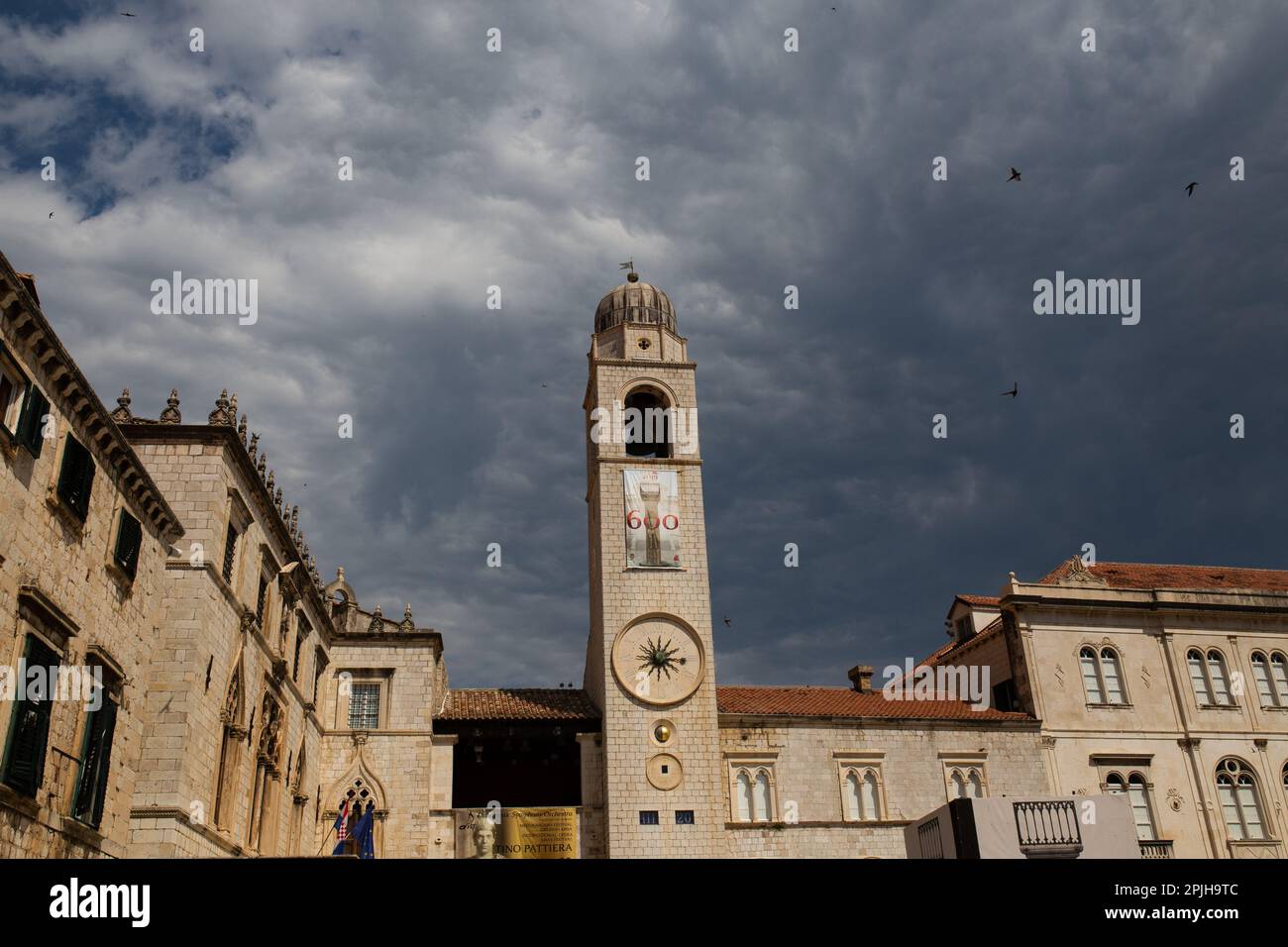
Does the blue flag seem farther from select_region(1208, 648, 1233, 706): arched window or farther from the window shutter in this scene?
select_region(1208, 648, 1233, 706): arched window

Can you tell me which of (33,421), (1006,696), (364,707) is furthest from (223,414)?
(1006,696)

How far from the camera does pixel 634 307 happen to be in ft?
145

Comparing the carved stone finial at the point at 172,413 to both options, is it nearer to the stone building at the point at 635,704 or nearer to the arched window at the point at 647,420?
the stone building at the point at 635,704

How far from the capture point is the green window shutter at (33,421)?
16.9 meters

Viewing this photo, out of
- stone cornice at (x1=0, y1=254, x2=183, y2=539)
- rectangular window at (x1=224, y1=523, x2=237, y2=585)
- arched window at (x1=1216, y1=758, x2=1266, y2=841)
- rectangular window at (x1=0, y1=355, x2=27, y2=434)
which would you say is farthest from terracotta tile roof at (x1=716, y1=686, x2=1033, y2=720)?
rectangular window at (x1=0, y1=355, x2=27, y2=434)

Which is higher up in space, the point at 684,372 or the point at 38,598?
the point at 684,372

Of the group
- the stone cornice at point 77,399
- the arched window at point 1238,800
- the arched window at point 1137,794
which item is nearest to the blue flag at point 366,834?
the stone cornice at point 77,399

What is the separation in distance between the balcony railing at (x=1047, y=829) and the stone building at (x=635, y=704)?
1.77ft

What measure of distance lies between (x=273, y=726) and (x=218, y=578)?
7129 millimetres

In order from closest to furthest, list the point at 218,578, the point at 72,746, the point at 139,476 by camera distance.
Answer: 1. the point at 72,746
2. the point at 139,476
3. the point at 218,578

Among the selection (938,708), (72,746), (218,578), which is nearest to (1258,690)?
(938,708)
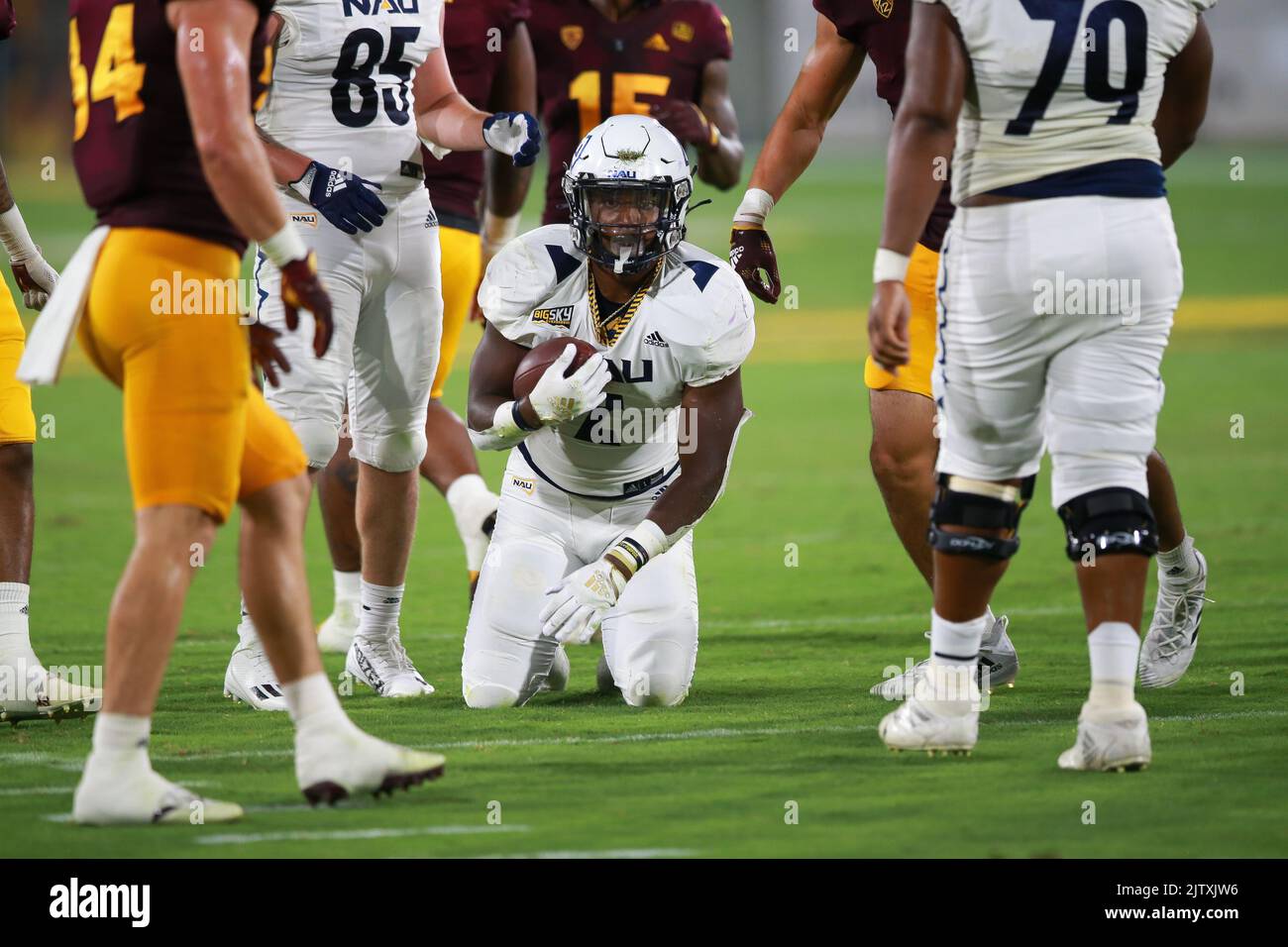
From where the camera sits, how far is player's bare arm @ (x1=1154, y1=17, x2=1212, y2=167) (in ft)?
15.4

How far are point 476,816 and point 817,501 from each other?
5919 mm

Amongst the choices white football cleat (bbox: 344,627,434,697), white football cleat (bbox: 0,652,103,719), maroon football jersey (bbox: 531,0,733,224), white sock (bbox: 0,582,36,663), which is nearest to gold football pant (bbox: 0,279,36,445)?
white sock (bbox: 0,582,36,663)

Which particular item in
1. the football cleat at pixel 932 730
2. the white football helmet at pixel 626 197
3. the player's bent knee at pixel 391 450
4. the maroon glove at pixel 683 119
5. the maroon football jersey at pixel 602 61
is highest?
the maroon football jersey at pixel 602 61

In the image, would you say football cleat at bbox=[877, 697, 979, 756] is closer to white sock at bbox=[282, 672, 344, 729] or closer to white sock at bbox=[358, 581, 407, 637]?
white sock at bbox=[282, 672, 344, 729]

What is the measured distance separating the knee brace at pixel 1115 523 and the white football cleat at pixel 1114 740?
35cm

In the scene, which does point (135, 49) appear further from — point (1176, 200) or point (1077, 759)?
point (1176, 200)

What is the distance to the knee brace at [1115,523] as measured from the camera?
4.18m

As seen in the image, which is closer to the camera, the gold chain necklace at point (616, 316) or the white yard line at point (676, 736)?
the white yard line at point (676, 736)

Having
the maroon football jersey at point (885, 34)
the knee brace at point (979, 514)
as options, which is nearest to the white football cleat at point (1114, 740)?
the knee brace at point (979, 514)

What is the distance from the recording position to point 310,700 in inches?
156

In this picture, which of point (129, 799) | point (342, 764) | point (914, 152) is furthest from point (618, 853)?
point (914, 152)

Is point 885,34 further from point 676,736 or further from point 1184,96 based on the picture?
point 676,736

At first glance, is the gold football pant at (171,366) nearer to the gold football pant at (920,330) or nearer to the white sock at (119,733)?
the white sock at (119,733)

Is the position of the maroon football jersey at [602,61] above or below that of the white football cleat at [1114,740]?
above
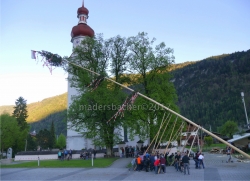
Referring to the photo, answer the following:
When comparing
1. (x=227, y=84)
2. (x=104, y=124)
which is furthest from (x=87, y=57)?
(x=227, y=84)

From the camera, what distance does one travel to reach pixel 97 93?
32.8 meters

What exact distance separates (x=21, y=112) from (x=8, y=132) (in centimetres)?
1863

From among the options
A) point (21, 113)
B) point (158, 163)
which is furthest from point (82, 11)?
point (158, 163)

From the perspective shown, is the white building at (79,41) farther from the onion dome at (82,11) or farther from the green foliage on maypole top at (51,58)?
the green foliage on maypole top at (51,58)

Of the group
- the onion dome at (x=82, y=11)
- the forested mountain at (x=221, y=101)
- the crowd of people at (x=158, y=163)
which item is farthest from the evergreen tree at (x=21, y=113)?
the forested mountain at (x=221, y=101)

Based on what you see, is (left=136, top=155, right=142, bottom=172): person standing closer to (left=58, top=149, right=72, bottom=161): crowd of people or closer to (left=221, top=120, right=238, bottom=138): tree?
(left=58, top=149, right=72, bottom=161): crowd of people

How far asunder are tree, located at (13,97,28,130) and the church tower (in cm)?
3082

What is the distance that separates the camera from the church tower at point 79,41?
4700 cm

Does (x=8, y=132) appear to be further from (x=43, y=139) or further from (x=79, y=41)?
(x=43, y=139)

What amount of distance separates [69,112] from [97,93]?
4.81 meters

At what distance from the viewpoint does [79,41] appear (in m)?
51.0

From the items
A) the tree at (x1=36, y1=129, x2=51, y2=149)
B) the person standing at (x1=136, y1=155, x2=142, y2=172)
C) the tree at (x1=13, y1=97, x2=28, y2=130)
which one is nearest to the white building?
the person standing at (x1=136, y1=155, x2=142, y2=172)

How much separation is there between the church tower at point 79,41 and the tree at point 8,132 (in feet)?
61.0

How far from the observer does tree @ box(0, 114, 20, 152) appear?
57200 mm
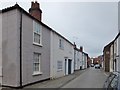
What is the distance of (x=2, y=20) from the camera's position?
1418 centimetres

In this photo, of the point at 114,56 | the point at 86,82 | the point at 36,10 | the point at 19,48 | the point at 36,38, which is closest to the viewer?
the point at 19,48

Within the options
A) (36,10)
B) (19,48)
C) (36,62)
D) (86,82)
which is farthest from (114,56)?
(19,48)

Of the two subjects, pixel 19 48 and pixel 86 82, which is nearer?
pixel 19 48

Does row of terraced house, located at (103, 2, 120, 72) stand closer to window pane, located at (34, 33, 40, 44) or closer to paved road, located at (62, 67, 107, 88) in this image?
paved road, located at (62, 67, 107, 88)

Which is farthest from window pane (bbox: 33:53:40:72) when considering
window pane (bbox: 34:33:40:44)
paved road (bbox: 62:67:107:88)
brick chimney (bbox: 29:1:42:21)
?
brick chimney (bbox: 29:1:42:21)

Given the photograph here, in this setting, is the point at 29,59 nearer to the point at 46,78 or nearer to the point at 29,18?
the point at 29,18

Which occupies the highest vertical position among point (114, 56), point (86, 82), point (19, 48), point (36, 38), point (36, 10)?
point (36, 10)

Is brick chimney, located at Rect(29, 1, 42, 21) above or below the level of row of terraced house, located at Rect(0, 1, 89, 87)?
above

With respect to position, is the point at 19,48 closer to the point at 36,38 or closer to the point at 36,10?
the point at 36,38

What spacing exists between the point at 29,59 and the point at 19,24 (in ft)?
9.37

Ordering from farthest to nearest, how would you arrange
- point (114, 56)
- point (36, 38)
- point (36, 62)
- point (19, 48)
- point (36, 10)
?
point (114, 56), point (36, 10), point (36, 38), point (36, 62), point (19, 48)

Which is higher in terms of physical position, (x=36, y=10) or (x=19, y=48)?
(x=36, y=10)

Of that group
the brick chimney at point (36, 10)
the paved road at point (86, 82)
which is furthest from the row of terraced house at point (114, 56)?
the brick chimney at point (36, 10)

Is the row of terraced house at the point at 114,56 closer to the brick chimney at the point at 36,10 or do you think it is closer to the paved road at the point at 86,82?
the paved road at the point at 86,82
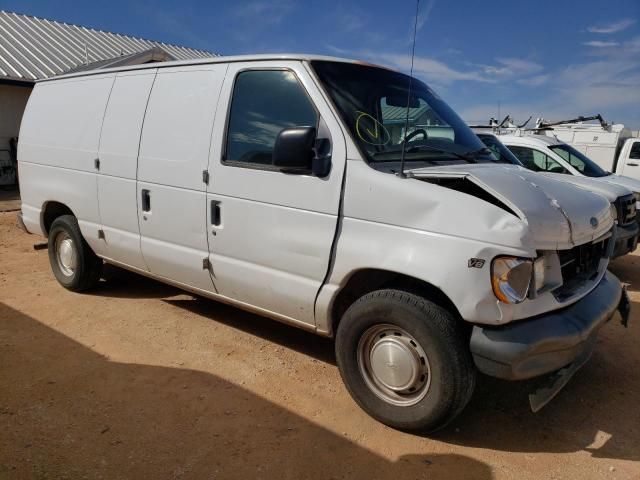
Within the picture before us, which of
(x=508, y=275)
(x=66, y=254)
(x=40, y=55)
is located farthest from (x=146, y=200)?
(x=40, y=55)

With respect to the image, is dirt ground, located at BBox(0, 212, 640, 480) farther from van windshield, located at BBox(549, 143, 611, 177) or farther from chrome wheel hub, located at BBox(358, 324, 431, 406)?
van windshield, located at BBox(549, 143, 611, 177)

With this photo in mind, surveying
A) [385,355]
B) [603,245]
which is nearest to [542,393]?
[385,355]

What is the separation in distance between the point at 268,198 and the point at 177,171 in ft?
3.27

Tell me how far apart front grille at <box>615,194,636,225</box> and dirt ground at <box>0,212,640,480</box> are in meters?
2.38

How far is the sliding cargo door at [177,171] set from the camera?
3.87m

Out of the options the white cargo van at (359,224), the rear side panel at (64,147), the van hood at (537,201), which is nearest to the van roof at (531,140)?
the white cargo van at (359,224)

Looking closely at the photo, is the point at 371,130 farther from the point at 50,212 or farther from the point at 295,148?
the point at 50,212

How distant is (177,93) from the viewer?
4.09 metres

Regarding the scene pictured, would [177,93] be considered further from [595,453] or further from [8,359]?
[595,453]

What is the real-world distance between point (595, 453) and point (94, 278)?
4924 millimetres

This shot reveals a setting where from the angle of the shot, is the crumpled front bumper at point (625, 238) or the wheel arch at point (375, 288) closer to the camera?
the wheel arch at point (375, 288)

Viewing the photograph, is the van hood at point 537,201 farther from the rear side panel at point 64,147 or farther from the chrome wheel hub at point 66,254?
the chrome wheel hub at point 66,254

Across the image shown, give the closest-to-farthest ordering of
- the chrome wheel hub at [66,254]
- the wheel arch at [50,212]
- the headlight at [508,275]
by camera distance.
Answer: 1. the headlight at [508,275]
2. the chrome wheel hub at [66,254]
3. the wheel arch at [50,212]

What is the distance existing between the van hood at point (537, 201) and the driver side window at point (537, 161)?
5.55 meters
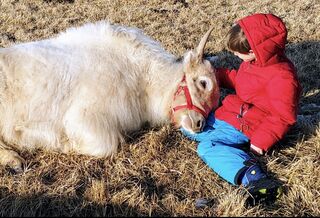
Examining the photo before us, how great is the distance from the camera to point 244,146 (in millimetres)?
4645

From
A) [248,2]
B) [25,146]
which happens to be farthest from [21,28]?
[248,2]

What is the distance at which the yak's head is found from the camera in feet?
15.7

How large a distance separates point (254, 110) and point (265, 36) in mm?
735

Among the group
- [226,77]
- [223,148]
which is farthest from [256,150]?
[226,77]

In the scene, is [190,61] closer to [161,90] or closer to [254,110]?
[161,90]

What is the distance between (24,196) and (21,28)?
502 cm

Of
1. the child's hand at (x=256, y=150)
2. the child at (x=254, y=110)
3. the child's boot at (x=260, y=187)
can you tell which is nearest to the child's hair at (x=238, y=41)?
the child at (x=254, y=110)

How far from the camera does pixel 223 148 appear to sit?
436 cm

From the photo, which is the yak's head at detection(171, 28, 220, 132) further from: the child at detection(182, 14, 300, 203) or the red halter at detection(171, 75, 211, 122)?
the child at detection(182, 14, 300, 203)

★ ★ ★

[Goal]
Please reproduce nothing but the lines from the one containing "Across the image" through the closing line of the listing, retyped word for word, pictures excluded.

[Full solution]
Across the image shown, give the closest-to-farthest ordering of
- the chrome wheel hub at [66,254]
- the wheel arch at [50,212]
- the headlight at [508,275]
by camera distance.
Answer: 1. the headlight at [508,275]
2. the chrome wheel hub at [66,254]
3. the wheel arch at [50,212]

What is the distance existing between the van hood at point (537, 201) and the driver side window at point (537, 161)?
5.55 meters
Examining the photo before us, how great is the distance from the camera to point 244,146 (in millimetres)?
4645

From
A) [248,2]
B) [25,146]
which happens to be farthest from [21,28]?
[248,2]

What is the distance at which the yak's head is found from the camera in feet?
15.7

How large a distance separates point (254, 110) and point (265, 36) in mm?
735

Among the group
- [226,77]
- [223,148]
which is farthest from [256,150]?
[226,77]

In the scene, is [190,61] closer to [161,90] or closer to [254,110]?
[161,90]

What is the distance between (24,196) and (21,28)?
502 cm

Of
1. the child's hand at (x=256, y=150)
2. the child at (x=254, y=110)
3. the child's boot at (x=260, y=187)
can you tell which is nearest to the child's hair at (x=238, y=41)?
the child at (x=254, y=110)

How far from the camera does pixel 223 148 appear to sit?
436 cm

From the photo, which is the yak's head at detection(171, 28, 220, 132) further from: the child at detection(182, 14, 300, 203) or the red halter at detection(171, 75, 211, 122)?
the child at detection(182, 14, 300, 203)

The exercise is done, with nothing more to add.